=== The data ===
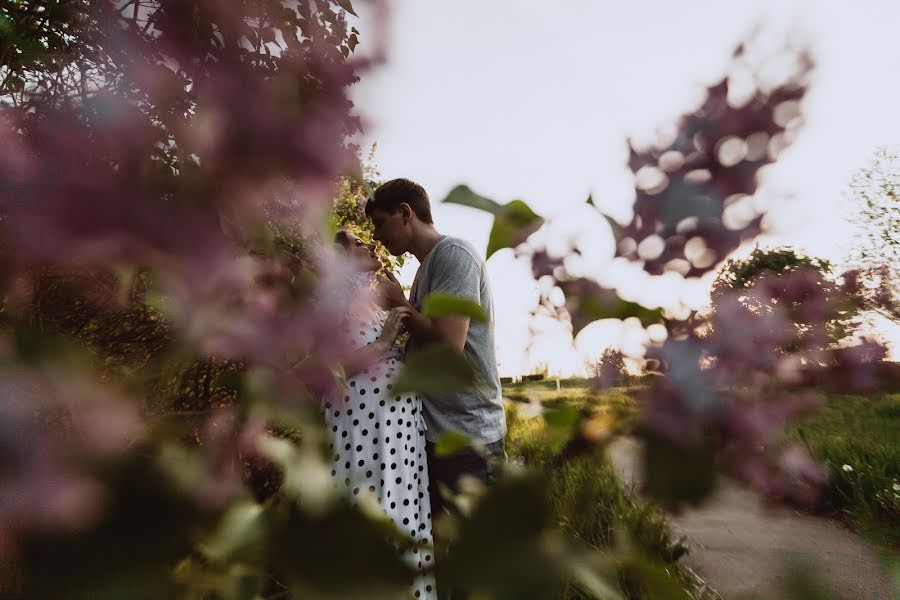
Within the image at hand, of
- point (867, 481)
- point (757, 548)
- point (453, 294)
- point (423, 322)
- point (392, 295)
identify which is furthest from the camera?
point (867, 481)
===
• Exercise instructions
Please update the data above, replacing "camera" with "viewer" and leaving everything else as it is. Omit the pictures from your answer.

• Full response
Within the image at hand, of
- point (867, 481)
- point (757, 548)
- point (453, 294)
- point (423, 322)
- point (392, 295)
identify which is furthest from the viewer?
point (867, 481)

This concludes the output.